**Document passage:**
Begin

Discussion Character
- Technical explanation
- Conceptual clarification
- Debate/contested
- Mathematical reasoning
Main Points Raised
- Some participants explain that total mechanical energy, defined as kinetic energy plus gravitational potential energy, determines the shape of the trajectory: positive energy leads to hyperbolic paths, zero energy to parabolic paths, and negative energy to elliptical paths.
- There is a discussion about the definition of potential energy being relative to an arbitrary zero-level, often chosen as "at infinity."
- One participant questions why a parabolic path is associated with zero total energy, suggesting that it could also be hyperbolic since both are unbounded paths that approach infinity.
- Another participant emphasizes that negative total energy indicates an elliptical trajectory but does not specify the eccentricity of the ellipse, which can vary significantly.
- Concerns are raised about the conditions under which an object with positive total energy would interact with a gravitational center, such as Earth, and where the turning point of the trajectory would be.

End

**The exercise:**
According to the discussion summary, what path does an object follow when its total mechanical energy is zero? Rely only on the discussion summary, not outside knowledge.

**Given records:**
Begin

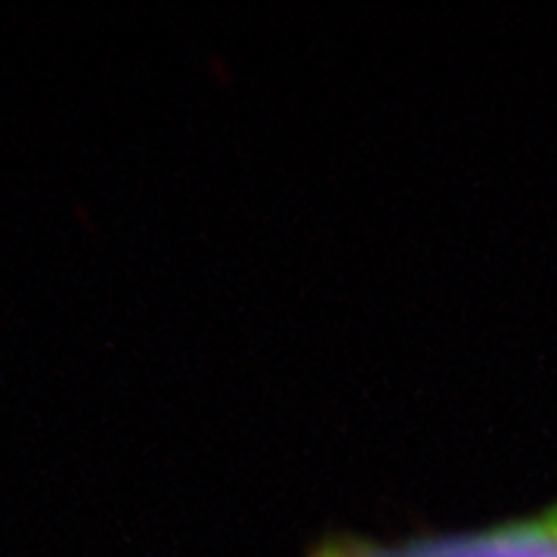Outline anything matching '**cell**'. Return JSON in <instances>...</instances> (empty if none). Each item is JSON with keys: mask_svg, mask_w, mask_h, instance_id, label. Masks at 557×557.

End
Begin

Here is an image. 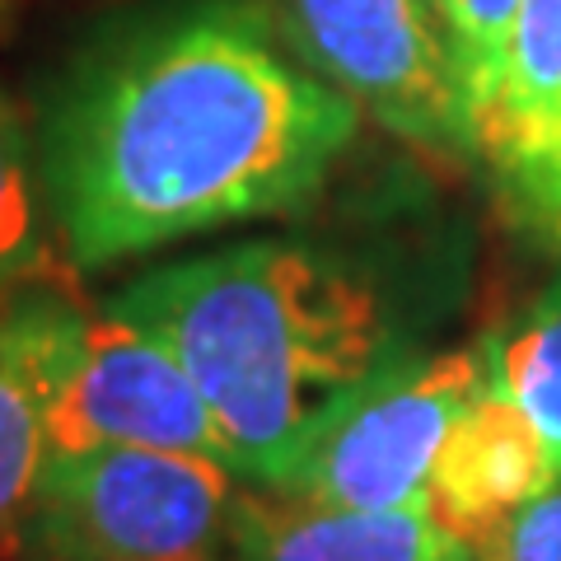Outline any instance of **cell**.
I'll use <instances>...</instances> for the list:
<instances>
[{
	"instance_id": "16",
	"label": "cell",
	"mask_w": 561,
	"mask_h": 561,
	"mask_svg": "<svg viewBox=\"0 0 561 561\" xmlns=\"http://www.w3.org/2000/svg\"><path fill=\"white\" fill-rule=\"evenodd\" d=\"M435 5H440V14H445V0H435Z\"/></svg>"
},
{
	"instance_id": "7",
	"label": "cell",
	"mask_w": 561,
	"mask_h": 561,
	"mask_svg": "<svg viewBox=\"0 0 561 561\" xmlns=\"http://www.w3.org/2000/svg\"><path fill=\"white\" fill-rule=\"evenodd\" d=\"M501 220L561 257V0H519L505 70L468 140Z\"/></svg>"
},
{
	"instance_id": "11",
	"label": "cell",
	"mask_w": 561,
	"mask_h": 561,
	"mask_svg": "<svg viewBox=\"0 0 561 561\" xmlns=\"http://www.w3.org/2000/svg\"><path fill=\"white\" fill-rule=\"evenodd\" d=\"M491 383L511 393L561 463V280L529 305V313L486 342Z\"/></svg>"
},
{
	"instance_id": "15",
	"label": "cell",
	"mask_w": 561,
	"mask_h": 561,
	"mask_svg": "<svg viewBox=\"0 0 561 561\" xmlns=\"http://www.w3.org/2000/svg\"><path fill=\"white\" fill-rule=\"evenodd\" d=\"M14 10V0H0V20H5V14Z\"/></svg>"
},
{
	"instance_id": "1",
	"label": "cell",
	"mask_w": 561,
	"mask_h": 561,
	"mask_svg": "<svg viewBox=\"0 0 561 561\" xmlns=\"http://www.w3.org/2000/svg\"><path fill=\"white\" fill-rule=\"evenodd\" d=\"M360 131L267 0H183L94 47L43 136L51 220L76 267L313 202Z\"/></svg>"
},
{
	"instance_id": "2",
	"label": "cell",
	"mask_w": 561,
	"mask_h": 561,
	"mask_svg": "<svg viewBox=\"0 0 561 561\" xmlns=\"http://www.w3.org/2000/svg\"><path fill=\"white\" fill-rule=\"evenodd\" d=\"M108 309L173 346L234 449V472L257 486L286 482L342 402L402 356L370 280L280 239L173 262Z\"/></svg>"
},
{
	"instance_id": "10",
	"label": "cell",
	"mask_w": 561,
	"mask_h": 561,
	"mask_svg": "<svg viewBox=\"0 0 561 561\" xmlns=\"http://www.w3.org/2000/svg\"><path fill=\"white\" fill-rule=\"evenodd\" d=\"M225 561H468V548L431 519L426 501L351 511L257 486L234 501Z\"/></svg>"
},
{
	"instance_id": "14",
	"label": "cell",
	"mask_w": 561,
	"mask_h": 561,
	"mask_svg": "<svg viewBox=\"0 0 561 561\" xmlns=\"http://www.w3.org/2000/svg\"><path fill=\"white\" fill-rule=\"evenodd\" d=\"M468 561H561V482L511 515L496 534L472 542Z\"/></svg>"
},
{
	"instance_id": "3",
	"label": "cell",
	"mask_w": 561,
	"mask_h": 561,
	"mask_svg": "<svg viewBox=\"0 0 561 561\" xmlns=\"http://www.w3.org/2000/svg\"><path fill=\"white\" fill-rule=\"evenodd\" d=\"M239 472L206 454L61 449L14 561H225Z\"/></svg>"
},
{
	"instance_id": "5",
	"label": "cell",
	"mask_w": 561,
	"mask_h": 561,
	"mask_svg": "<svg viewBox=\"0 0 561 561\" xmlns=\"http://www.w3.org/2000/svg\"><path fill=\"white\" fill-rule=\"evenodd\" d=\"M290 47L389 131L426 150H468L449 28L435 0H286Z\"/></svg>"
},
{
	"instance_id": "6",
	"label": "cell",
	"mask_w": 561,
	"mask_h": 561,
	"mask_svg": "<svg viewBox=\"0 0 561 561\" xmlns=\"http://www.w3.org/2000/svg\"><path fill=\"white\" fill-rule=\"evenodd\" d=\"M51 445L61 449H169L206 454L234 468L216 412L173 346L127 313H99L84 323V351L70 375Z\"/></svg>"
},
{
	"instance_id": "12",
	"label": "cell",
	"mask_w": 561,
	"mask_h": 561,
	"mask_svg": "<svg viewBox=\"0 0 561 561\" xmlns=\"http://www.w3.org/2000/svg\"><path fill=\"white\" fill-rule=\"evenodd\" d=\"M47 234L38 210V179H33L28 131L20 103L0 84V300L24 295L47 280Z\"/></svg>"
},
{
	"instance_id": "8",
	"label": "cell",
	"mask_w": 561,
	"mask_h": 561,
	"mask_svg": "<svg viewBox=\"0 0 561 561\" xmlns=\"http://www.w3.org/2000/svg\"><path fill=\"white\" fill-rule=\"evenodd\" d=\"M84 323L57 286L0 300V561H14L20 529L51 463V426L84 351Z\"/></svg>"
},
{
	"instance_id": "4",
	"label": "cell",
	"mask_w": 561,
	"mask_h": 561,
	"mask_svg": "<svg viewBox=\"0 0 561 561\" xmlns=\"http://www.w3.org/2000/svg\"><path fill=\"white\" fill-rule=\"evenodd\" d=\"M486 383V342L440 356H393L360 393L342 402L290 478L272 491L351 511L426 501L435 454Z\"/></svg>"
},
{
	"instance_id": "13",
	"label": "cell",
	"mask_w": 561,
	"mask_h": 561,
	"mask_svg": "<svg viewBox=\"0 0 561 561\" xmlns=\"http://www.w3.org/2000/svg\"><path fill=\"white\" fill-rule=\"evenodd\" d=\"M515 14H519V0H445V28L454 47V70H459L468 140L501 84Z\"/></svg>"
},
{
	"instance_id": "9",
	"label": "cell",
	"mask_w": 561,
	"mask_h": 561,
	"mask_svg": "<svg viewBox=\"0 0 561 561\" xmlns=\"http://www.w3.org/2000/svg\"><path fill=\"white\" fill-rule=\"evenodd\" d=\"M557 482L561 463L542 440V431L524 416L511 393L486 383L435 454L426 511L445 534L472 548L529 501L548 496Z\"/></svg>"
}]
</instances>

End
Begin

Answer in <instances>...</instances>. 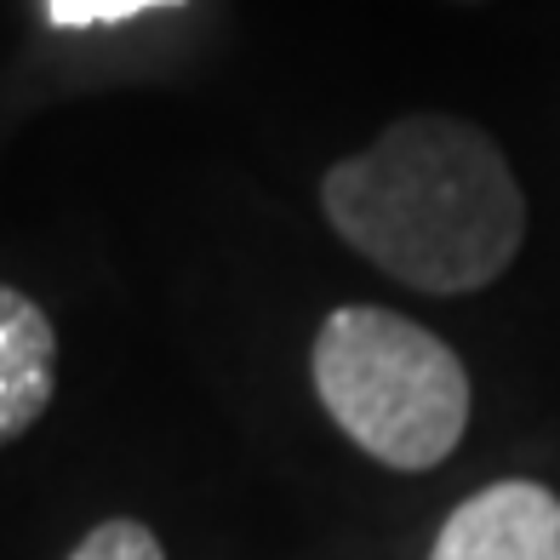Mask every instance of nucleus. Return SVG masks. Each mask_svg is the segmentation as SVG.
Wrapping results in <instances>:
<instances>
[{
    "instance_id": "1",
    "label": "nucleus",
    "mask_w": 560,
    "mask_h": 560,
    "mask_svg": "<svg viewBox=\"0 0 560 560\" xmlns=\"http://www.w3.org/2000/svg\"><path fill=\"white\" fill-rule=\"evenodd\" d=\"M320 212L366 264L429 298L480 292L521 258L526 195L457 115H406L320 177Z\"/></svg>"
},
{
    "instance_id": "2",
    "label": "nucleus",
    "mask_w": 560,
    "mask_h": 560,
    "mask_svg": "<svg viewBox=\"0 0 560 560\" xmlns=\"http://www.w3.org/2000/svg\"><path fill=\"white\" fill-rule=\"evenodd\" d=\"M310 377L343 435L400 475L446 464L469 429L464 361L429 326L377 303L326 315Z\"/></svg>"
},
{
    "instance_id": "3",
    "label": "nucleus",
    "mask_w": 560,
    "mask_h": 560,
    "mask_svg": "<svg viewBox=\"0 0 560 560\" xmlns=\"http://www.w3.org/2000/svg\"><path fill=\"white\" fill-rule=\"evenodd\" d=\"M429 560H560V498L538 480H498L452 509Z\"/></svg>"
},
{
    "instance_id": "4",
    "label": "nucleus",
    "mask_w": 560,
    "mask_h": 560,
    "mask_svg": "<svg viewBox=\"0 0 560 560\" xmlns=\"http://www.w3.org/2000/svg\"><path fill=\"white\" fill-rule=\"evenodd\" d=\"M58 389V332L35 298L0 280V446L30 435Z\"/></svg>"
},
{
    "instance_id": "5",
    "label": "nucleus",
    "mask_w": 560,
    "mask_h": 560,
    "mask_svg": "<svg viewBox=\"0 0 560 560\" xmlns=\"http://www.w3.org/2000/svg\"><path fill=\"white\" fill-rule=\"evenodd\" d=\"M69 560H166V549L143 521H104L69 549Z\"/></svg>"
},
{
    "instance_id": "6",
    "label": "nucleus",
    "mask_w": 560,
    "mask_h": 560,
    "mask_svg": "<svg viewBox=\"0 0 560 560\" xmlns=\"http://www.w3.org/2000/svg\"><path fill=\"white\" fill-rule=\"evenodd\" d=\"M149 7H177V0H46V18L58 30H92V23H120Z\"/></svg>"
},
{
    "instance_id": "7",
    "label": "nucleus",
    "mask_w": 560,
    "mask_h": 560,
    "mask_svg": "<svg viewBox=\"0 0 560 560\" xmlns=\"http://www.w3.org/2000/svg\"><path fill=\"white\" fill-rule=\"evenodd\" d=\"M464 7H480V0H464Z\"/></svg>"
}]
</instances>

End

**Correct answer:**
A parabolic path.